* Text extract:
__________

In Srinagar, Air Commodore Pankaj Mittal told reporters on Monday the major part of the rescue and relief operations is over.

“Weather was a major challenge in mounting the rescue and relief operations,” the top IAF officer said. “The Valley (leading to the cave shrine) being narrow and due to clouding, choppers were finding it difficult to enter. There are some minimum parameters like visibility that we need to observe before flying… Even on the 10th, we were not able to operate for more than half the day till 2 pm due to weather.”

The main air operation, he said, was launched on July 9 and it included four MI-17 V5 from the base unit here and four cheetals, which augmented from the unit at Leh, two fixed wing assets which brought in manpower and assets from other parts of the country. The IAF flew 112 missions carrying out 123 evacuations and flew 29 tonnes material to the lower cave and Panchtarni.

Meanwhile, the respective states who lost their members have started looking for the missing, if any. In cases, where deaths are confirmed, compensations have started being announced.

Arvind Kajriwal, the Delhi Chief Minister announced a financial assistance of Rs 10 lakh each for the families of two Delhi residents who were killed near the Amarnath.

“Delhi residents Birmati Ji and Prakashi ji died due to the cloudburst during the Amarnath Yatra. I just met their families,” Kajriwal tweeted. “We will give an assistance of Rs 10 lakh to each family. We will arrange for good education for their children. And will help them in whatever way we can. May God give peace to their souls.”

Virmati, 62, and Prakashi, 60, were sisters-in-law. On July 8, they called up their families to inform them, that they had their darshan and were on their way to the base camp. That was the last communication. Visiting Amarnth, their families said, were the long pending dream. The police conveyed the bad news to the families on July 9.

Meanwhile, four died in the tragedy are said to be from Rajasthan’s Nagaur district, taking the toll in the natural calamity from the state to seven.

__________

* Written problem:
Reproduce the Amarnath rescue report word for word from "The main air" to "started being announced.". The rows below come from a separate source.

* Entries:
__________

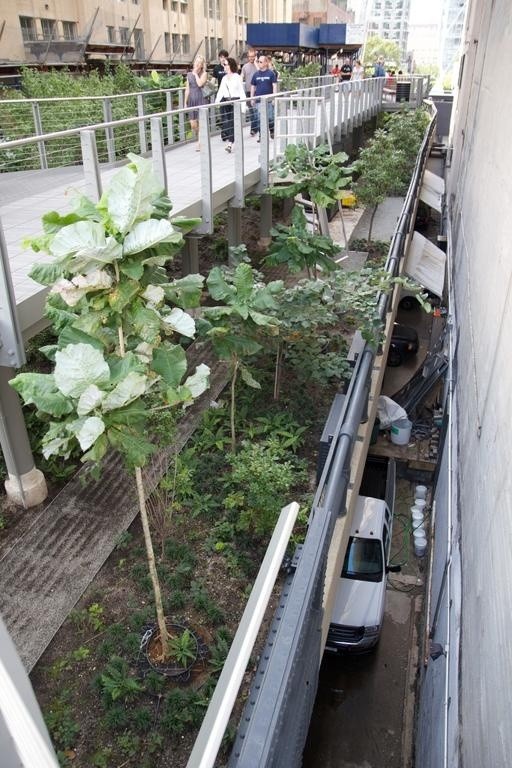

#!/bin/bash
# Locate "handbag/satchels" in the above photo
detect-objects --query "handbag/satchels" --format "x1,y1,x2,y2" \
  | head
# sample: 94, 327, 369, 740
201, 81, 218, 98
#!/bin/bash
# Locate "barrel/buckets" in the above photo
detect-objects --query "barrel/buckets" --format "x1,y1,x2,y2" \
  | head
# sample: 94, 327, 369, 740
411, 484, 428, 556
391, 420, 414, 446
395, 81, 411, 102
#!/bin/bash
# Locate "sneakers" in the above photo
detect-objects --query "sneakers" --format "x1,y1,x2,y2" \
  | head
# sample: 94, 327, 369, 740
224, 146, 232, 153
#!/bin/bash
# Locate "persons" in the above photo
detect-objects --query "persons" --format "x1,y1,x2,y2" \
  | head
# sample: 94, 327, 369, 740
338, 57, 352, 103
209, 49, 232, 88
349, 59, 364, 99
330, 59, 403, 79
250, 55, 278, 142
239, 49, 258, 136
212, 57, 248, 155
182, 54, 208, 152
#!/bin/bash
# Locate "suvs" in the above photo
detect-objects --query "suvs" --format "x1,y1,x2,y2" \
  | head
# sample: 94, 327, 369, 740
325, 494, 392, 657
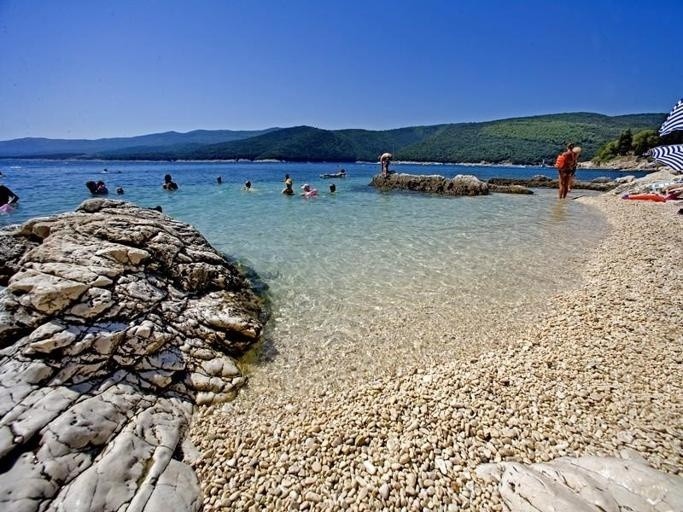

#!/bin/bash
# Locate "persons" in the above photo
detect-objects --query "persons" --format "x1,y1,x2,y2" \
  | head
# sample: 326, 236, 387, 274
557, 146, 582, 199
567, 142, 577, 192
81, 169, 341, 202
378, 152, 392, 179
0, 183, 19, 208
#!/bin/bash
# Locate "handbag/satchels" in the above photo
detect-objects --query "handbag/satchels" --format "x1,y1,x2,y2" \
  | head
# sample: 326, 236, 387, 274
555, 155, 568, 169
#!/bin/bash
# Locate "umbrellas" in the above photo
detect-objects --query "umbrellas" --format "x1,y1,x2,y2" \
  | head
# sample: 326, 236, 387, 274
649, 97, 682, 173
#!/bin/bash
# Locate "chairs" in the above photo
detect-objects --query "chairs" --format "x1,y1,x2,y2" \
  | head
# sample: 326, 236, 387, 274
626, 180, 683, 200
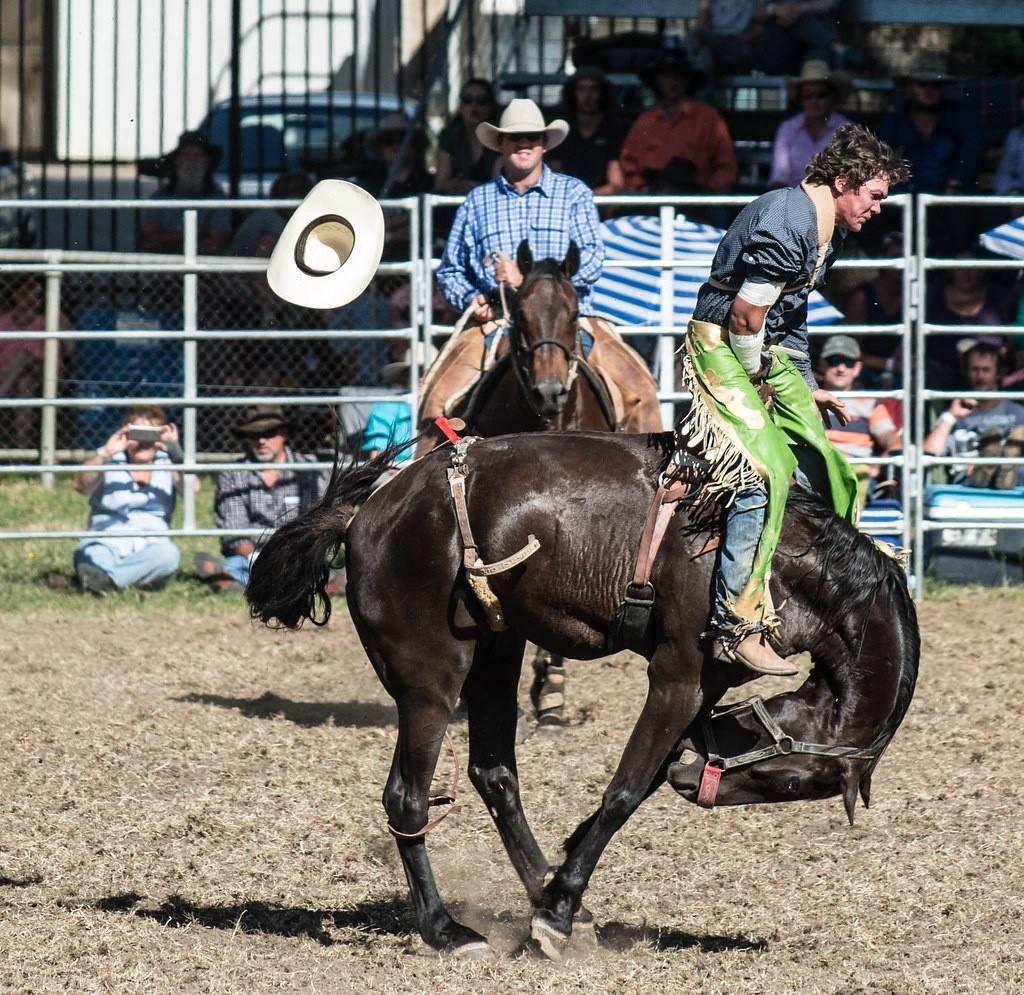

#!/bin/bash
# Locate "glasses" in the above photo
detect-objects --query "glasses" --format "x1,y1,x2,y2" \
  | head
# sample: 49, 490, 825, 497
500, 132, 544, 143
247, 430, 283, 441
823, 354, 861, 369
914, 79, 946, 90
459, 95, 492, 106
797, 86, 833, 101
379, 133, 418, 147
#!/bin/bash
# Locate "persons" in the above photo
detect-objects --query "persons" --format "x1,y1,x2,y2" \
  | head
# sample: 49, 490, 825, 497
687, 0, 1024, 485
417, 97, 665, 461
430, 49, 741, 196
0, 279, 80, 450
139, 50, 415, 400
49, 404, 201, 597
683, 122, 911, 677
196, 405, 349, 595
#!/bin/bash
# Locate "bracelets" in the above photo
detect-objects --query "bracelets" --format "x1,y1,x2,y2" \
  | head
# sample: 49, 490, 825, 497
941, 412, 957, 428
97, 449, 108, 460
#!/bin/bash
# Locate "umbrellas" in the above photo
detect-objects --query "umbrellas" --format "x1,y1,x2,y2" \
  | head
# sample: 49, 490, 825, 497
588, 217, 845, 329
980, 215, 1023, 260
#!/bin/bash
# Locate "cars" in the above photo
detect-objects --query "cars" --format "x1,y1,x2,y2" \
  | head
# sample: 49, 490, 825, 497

__________

* Task answer:
The main air operation, he said, was launched on July 9 and it included four MI-17 V5 from the base unit here and four cheetals, which augmented from the unit at Leh, two fixed wing assets which brought in manpower and assets from other parts of the country. The IAF flew 112 missions carrying out 123 evacuations and flew 29 tonnes material to the lower cave and Panchtarni.

Meanwhile, the respective states who lost their members have started looking for the missing, if any. In cases, where deaths are confirmed, compensations have started being announced.